Un souvenir lui revint subitement en mémoire. Un habitant du village, François Vienville, racontait qu’il avait couché avec elle. Ces propos lui avaient été rapportés par Claude Landreville et Jean du Maye. Frottant son bâton de poudre jaune, elle prit la direction de la demeure de ce fripon. L’apercevant devant, elle lui en donna un coup sur l’une de ses jambes en lui disant : « Viença, pourquoy as tu dit tel propos de moy ! » Le même jour, une douleur s’était emparée de sa jambe, persistant cinq à six semaines. Christaille précisa qu’elle n’aurait rien donné pour le faire guérir. Mais elle avait entendu dire qu’il avait réussi à obtenir du pain et du sel de son habitation, subtilisés à son insu par l’une de ses servantes d’où le rétablissement de ce menteur.
Interpellés par cet aveu, les membres du tribunal demandèrent à l’accusée combien de temps son maître demeura sans venir la voir. La prévenue révéla qu’il y avait environ un an, alors qu’elle était occupée dans l’un de ses champs, au lieu-dit « Les forges », à couper les chardons et autres herbes nuisibles aux semences, Maître Hanry lui était apparu, vers trois ou quatre heures de l’après-midi, cette fois-ci dans un accoutrement de couleurs. L’être maléfique lui avait demandé ce qu’elle faisait et l’avait sondé de nouveau pour savoir si elle voulait toujours faire des choses pour lui. Ceci la rendrait très riche ! Elle avait donc accepté et, derechef, ce démon lui avait donné une verge ainsi que de la poudre jaune et de la poudre verte. Cependant, Maître Hanry lui avait conseillé de ne faire mourir aucune personne ni de bestiaux à l’exception des deux vaches du sieur de Romigny, Capitaine et Prévôt de la forteresse de Prény. Ce qu’elle disait avoir respecté …

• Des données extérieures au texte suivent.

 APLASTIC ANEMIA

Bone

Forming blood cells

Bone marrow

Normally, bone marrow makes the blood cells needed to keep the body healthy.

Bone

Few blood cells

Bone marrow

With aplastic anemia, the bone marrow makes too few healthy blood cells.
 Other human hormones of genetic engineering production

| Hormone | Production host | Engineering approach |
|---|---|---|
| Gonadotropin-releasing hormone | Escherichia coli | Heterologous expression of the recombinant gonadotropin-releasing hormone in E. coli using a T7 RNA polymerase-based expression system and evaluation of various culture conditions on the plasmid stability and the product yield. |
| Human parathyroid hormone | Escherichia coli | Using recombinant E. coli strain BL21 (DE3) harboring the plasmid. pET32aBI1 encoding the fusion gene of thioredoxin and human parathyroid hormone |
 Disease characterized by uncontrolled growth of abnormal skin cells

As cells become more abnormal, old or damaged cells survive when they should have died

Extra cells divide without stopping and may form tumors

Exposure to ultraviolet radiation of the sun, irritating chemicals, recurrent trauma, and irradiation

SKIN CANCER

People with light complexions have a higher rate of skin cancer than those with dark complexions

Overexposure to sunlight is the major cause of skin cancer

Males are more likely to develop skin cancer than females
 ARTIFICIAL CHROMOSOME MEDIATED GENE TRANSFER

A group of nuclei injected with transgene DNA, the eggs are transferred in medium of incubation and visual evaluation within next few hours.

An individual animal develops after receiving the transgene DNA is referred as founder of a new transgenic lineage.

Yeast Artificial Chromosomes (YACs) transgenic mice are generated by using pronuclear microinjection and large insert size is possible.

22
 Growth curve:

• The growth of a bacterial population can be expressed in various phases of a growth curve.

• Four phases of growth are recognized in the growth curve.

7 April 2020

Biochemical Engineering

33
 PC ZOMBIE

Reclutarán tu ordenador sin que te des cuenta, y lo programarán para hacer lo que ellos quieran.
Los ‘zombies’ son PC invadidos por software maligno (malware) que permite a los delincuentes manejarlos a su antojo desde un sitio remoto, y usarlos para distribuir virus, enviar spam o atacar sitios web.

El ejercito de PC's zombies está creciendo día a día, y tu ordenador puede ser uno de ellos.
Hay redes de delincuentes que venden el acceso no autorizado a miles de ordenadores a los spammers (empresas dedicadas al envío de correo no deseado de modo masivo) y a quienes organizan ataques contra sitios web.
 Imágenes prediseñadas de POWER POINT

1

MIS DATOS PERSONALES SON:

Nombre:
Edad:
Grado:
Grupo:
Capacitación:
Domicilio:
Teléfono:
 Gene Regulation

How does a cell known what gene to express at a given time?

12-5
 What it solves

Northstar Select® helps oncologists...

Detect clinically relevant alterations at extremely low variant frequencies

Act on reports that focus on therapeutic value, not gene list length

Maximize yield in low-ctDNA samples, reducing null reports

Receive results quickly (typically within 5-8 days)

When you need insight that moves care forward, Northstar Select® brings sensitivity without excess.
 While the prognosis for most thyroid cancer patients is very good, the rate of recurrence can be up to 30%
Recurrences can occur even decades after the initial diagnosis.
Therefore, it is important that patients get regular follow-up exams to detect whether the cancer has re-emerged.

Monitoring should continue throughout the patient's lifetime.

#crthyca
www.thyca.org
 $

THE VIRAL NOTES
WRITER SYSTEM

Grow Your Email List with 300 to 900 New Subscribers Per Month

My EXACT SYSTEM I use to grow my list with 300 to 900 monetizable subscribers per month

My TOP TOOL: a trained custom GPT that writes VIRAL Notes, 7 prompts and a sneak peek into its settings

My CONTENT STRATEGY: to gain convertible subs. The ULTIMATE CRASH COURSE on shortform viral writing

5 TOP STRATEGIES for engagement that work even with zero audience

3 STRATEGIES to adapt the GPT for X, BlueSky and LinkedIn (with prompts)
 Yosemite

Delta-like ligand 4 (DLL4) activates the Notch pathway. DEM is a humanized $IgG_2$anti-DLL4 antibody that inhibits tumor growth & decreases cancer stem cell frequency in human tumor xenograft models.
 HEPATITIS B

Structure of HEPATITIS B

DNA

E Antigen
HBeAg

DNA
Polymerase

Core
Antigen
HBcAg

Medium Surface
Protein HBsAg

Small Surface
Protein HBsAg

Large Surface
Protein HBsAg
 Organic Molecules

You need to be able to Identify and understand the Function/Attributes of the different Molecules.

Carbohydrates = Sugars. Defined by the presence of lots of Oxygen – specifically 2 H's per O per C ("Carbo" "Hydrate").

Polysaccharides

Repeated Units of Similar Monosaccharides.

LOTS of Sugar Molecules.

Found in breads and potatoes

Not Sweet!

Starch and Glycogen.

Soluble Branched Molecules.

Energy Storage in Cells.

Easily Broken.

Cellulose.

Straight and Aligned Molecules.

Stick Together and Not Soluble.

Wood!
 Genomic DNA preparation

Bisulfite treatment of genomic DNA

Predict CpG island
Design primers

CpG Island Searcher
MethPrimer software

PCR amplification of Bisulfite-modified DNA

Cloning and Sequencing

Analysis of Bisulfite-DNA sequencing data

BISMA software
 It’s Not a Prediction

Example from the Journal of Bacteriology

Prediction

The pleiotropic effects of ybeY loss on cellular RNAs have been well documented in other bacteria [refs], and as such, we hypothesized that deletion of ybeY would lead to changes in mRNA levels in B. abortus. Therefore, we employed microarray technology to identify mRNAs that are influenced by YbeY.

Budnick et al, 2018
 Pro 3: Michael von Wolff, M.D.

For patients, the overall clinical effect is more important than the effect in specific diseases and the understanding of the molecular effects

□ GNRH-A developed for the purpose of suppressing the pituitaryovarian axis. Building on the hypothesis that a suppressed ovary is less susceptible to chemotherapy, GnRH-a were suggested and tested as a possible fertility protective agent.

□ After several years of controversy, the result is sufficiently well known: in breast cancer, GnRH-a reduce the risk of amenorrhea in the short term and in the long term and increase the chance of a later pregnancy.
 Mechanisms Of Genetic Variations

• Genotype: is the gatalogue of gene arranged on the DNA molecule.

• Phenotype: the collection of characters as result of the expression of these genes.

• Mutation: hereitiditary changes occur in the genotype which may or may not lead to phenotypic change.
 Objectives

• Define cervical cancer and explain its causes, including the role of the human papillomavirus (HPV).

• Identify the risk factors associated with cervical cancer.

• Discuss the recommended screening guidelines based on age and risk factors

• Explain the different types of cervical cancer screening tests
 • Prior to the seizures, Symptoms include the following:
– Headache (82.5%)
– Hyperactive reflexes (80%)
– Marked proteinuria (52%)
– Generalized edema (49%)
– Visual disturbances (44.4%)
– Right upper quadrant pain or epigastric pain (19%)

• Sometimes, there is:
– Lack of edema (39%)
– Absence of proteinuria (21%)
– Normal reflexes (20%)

Confiée au maître des hautes œuvres pour être soumise à la question, Christaille, fortement malmenée, passa aux aveux. Elle confirma que les paroles prononcées à Jennotte, épouse de Didier Pierron, habitant de Prény, étaient véridiques. Le sieur de Romigny ayant battu son mari pour le punir d’avoir mal fait un travail demandé, la colère l’avait gagnée. Folle de rage, elle avait déclaré à cette femme « qu’elle vouldroit que les chevaux du dit sieur finissent au ventre des loups ». Durement torturée, la sorcière reconnut être responsable de la mort de deux vaches du Prévôt de Prény, mais aussi de celles de Christaille, femme d’Antoine Fournier, et de leur fille, Marguerite, épouse de Gérard Molleux, sans oublier Catherine, l’épouse de l’échevin de la justice de Prény, Martin Molnier.
Ses juges étant également ses victimes, Christaille, l’épouse du laboureur Jean Wathot, n’avait aucune chance de s’en sortir. Même le diable, qu’elle appelait « Maître Hanry », par crainte de prononcer son véritable nom, ne pouvait rien entreprendre pour la sauver. Convaincue de sorcellerie, elle fut brûlée un jour de printemps, le jeudi 8 mai 1597.